---------- Source text ----------
Opt-in to store and use previous Voice interactions

Hello. First of all, Im amazed at the new Voice feature, which allows users to have a fairly natural, ongoing, conversation with GPT.

I asked it if, over time, it would tailor towards its specific user as to use for instance more or less sarcasm or incorporate previous conversations into the current one as a baseline or even to reference previous conversations when having a discussion.

It replied that it does not support this yet due to valuing privacy. I asked it if there would be a way to implement this if I were to give express permission to create a sort of consistent, persistent assistant that would over time develop a (faux)personality that just ‘glues’ better with the user. It said that if certain conditions were met, like the explicit opt-in or a form of waiver, it would be a very interesting idea.

I wholeheartedly agree with both myself and my assistant. :wink:

TLDR: will there be, or is there, a way to opt-in or out in persistent storage of conversations to be used as references in order to magnify the user experience at the cost of privacy? Any plans at all? This would be a great way to give the assistants some personality.

Also: are there plans for a persistent listening mode, like Siri? I guess it would be possible to make prompts with Siri to start ChatGPT itself (which works) but not to also immediately activate the ‘conversation mode’. Got this to work, Siri will open GPT and immediately activate listening mode in the app. Yay!

And last but not least, thanks OpenAI for not having any limitations on usage/prompts in the free 3.5 version. I read that 4 does have limitations, fairly strict ones (50 messages in 3 hours?). I understand the quality of the answers might be significantly better in 4, but still.

1 Like

Welcome to the community!

Very glad you enjoy the experience so far!

So, first off, let’s understand that Voice chat isn’t doing as much as you’re assuming here.
Voice chat does not read sarcasm, intonation, etc. When you speak to the model, it translates your speech into text, and that text is given to ChatGPT as a prompt. Its response is then read back to you. So, it cannot tailor data to something it doesn’t have. It has to infer that data based on the text alone.

Second, if OpenAI decided to save all of the vocal data that’s processed, that would be a massive amount of data to store, and currently it simply does not make sense to store something that’s not being used, and has high potential for privacy risks and things like likeness impersonation, etc.
---------- Material supplied ----------
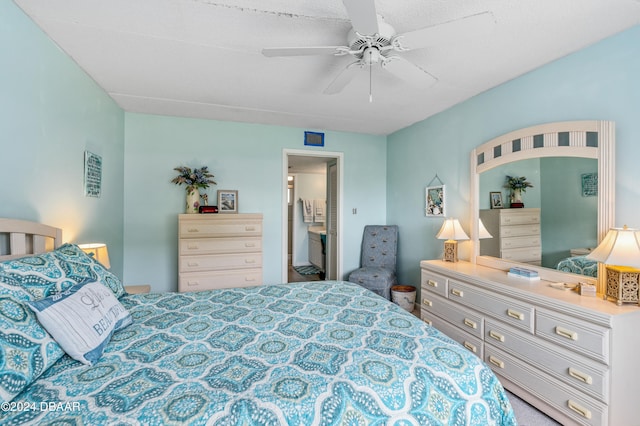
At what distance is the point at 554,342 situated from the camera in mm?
1741

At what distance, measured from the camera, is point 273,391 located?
0.97 meters

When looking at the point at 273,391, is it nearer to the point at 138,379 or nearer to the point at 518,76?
the point at 138,379

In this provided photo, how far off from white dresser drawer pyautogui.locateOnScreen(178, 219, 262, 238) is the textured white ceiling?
1324 millimetres

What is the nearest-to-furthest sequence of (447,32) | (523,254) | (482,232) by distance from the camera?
(447,32) < (523,254) < (482,232)

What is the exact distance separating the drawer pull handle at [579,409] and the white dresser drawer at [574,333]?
1.01ft

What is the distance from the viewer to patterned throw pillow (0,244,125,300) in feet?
3.91

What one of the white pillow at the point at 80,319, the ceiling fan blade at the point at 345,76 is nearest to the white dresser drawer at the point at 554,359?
the ceiling fan blade at the point at 345,76

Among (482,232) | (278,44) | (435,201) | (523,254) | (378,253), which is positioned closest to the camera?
(278,44)

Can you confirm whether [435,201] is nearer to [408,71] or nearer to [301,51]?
[408,71]

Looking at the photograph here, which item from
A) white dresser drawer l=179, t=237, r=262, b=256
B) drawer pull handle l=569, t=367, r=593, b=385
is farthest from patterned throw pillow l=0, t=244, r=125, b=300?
drawer pull handle l=569, t=367, r=593, b=385

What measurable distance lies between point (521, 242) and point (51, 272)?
10.4ft

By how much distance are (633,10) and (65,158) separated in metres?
3.81

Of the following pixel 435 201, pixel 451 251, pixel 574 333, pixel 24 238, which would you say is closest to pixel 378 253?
pixel 435 201

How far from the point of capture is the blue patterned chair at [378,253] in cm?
386
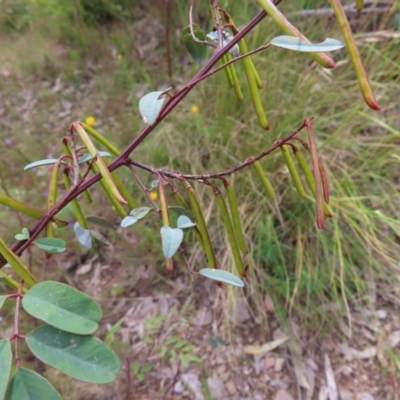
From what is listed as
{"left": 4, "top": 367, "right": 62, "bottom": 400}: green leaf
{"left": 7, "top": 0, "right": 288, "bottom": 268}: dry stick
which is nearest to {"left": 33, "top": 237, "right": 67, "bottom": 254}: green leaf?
{"left": 7, "top": 0, "right": 288, "bottom": 268}: dry stick

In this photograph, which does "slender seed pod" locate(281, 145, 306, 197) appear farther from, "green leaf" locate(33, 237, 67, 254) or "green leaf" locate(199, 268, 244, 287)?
"green leaf" locate(33, 237, 67, 254)

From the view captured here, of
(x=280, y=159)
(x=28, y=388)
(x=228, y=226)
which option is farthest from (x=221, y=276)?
(x=280, y=159)

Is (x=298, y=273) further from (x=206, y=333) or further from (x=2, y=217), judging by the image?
(x=2, y=217)

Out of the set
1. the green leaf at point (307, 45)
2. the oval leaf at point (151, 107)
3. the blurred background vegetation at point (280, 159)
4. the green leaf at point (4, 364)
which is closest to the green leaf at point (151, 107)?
the oval leaf at point (151, 107)

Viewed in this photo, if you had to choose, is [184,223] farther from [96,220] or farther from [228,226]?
[96,220]

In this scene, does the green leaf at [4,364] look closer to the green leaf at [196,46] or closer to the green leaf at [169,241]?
the green leaf at [169,241]
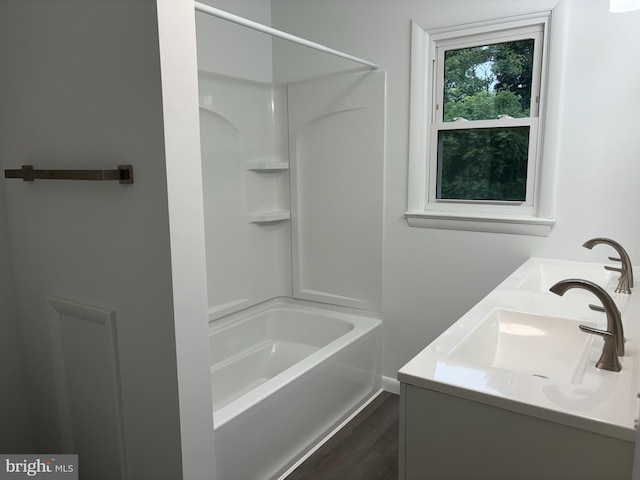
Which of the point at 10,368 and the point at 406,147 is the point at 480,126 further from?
the point at 10,368

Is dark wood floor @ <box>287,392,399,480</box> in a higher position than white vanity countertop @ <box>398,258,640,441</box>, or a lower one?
lower

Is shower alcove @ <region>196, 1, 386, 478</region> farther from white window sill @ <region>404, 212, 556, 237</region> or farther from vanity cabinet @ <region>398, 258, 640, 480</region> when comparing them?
vanity cabinet @ <region>398, 258, 640, 480</region>

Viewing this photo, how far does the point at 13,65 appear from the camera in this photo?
164 cm

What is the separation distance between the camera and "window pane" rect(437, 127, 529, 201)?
8.08ft

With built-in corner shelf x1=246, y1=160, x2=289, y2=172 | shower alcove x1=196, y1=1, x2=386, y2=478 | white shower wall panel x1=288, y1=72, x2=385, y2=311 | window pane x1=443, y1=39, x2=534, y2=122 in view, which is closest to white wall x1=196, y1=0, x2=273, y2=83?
shower alcove x1=196, y1=1, x2=386, y2=478

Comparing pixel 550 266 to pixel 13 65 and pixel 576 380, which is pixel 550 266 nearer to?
pixel 576 380

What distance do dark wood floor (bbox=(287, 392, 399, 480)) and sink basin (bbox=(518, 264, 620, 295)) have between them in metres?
1.03

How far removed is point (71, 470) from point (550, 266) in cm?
214

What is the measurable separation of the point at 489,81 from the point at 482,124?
0.22 m

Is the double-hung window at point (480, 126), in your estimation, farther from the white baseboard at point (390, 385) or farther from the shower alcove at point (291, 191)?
the white baseboard at point (390, 385)

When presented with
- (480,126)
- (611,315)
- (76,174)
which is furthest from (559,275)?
(76,174)

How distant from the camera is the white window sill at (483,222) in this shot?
2.37m

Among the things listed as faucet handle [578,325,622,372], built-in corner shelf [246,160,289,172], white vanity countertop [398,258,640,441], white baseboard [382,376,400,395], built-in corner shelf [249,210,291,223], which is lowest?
white baseboard [382,376,400,395]

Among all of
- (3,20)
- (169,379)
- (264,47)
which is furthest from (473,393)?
(264,47)
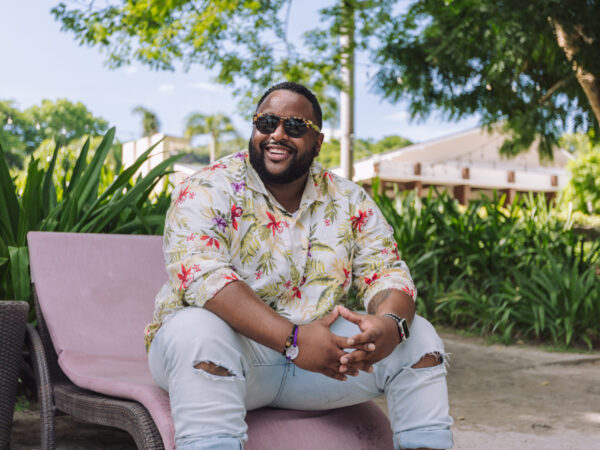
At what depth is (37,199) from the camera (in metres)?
3.54

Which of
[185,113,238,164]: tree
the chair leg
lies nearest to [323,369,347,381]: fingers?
the chair leg

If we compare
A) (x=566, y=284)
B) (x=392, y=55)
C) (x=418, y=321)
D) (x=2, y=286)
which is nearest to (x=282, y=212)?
(x=418, y=321)

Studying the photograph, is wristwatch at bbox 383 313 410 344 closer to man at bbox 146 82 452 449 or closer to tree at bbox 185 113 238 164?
man at bbox 146 82 452 449

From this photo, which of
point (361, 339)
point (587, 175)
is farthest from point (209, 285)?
point (587, 175)

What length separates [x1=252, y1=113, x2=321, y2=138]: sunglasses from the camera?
2330mm

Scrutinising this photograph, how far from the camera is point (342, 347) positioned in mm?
1891

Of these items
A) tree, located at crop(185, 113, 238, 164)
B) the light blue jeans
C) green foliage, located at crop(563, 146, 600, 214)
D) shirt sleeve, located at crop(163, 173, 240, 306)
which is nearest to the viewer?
the light blue jeans

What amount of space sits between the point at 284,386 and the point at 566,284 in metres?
4.53

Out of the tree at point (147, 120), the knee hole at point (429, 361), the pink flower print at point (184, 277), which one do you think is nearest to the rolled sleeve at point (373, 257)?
the knee hole at point (429, 361)

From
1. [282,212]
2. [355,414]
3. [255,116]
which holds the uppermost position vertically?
[255,116]

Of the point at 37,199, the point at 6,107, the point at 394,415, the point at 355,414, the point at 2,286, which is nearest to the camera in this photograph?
the point at 394,415

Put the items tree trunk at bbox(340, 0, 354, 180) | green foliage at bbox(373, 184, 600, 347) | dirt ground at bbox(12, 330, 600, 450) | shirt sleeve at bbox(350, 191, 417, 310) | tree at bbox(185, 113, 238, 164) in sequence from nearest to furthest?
shirt sleeve at bbox(350, 191, 417, 310) < dirt ground at bbox(12, 330, 600, 450) < green foliage at bbox(373, 184, 600, 347) < tree trunk at bbox(340, 0, 354, 180) < tree at bbox(185, 113, 238, 164)

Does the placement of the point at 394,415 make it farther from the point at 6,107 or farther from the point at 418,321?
the point at 6,107

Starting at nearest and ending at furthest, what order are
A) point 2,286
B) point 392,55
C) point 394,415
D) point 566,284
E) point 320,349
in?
point 320,349 < point 394,415 < point 2,286 < point 566,284 < point 392,55
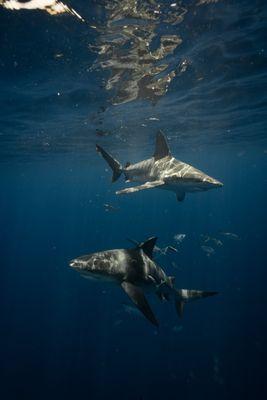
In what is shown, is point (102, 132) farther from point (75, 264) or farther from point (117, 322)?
point (75, 264)

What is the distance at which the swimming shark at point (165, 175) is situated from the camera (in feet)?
29.6

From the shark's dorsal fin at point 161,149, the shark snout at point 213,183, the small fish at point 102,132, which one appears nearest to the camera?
the shark snout at point 213,183

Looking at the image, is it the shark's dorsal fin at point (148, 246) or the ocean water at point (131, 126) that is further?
the ocean water at point (131, 126)

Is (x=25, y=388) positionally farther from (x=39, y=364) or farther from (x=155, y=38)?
(x=155, y=38)

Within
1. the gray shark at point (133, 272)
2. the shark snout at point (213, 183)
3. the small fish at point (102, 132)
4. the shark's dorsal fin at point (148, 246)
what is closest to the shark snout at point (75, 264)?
the gray shark at point (133, 272)

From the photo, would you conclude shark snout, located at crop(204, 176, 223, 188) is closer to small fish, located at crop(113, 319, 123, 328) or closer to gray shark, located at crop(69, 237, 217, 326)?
gray shark, located at crop(69, 237, 217, 326)

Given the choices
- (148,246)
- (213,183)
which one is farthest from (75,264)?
(213,183)

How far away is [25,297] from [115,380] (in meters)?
17.5

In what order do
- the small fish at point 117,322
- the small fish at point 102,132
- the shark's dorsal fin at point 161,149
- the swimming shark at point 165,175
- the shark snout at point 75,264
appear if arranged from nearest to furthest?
the shark snout at point 75,264, the swimming shark at point 165,175, the shark's dorsal fin at point 161,149, the small fish at point 117,322, the small fish at point 102,132

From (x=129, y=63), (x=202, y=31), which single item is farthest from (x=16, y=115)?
(x=202, y=31)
----------
_Apply what you read_
1. Answer these from the forum thread:
(a) According to the assistant, what conditions would make a persistent assistant a very interesting idea?
(b) After getting it to work, what does the poster say Siri does with GPT?
(c) In Voice chat, what happens to the user's speech before ChatGPT receives it?
2. Return the portion of the forum thread between "Welcome to the" and "likeness impersonation, etc.", inclusive, copied word for word.
This data comes from a source unrelated to the forum thread.

_Solutions for each task_
1.
(a) An explicit opt-in or a form of waiver.
(b) Siri opens GPT and immediately activates listening mode in the app.
(c) It is translated into text, and that text is given to ChatGPT as a prompt.

2.
Welcome to the community!

Very glad you enjoy the experience so far!

So, first off, let’s understand that Voice chat isn’t doing as much as you’re assuming here.
Voice chat does not read sarcasm, intonation, etc. When you speak to the model, it translates your speech into text, and that text is given to ChatGPT as a prompt. Its response is then read back to you. So, it cannot tailor data to something it doesn’t have. It has to infer that data based on the text alone.

Second, if OpenAI decided to save all of the vocal data that’s processed, that would be a massive amount of data to store, and currently it simply does not make sense to store something that’s not being used, and has high potential for privacy risks and things like likeness impersonation, etc.